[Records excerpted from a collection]
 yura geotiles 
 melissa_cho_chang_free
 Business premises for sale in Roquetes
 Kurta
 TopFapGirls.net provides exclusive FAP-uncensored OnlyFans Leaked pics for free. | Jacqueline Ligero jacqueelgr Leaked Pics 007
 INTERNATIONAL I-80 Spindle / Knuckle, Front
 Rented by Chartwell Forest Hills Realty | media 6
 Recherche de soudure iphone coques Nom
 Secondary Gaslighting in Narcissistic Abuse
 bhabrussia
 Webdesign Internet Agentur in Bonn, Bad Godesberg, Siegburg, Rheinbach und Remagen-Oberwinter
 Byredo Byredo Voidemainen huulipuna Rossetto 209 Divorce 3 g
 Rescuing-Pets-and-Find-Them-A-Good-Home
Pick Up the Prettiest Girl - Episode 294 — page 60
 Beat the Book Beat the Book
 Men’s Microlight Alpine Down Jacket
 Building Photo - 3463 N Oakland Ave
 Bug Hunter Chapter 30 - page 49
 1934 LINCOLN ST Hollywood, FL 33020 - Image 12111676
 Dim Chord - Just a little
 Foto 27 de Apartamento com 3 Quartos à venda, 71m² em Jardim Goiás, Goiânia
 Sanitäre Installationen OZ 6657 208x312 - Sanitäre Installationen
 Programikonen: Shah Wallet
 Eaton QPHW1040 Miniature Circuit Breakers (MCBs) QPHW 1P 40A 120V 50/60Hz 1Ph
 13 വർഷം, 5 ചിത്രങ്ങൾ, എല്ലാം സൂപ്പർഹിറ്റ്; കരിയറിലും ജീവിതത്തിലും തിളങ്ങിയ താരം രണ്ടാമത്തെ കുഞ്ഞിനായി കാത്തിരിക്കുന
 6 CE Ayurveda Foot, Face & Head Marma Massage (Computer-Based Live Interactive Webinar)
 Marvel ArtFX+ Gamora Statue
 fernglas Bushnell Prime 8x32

Exercise instructions — An exact written copy of every entry is the required answer.

Output for this exercise —
 yura geotiles 
 melissa_cho_chang_free
 Business premises for sale in Roquetes
 Kurta
 TopFapGirls.net provides exclusive FAP-uncensored OnlyFans Leaked pics for free. | Jacqueline Ligero jacqueelgr Leaked Pics 007
 INTERNATIONAL I-80 Spindle / Knuckle, Front
 Rented by Chartwell Forest Hills Realty | media 6
 Recherche de soudure iphone coques Nom
 Secondary Gaslighting in Narcissistic Abuse
 bhabrussia
 Webdesign Internet Agentur in Bonn, Bad Godesberg, Siegburg, Rheinbach und Remagen-Oberwinter
 Byredo Byredo Voidemainen huulipuna Rossetto 209 Divorce 3 g
 Rescuing-Pets-and-Find-Them-A-Good-Home
Pick Up the Prettiest Girl - Episode 294 — page 60
 Beat the Book Beat the Book
 Men’s Microlight Alpine Down Jacket
 Building Photo - 3463 N Oakland Ave
 Bug Hunter Chapter 30 - page 49
 1934 LINCOLN ST Hollywood, FL 33020 - Image 12111676
 Dim Chord - Just a little
 Foto 27 de Apartamento com 3 Quartos à venda, 71m² em Jardim Goiás, Goiânia
 Sanitäre Installationen OZ 6657 208x312 - Sanitäre Installationen
 Programikonen: Shah Wallet
 Eaton QPHW1040 Miniature Circuit Breakers (MCBs) QPHW 1P 40A 120V 50/60Hz 1Ph
 13 വർഷം, 5 ചിത്രങ്ങൾ, എല്ലാം സൂപ്പർഹിറ്റ്; കരിയറിലും ജീവിതത്തിലും തിളങ്ങിയ താരം രണ്ടാമത്തെ കുഞ്ഞിനായി കാത്തിരിക്കുന
 6 CE Ayurveda Foot, Face & Head Marma Massage (Computer-Based Live Interactive Webinar)
 Marvel ArtFX+ Gamora Statue
 fernglas Bushnell Prime 8x32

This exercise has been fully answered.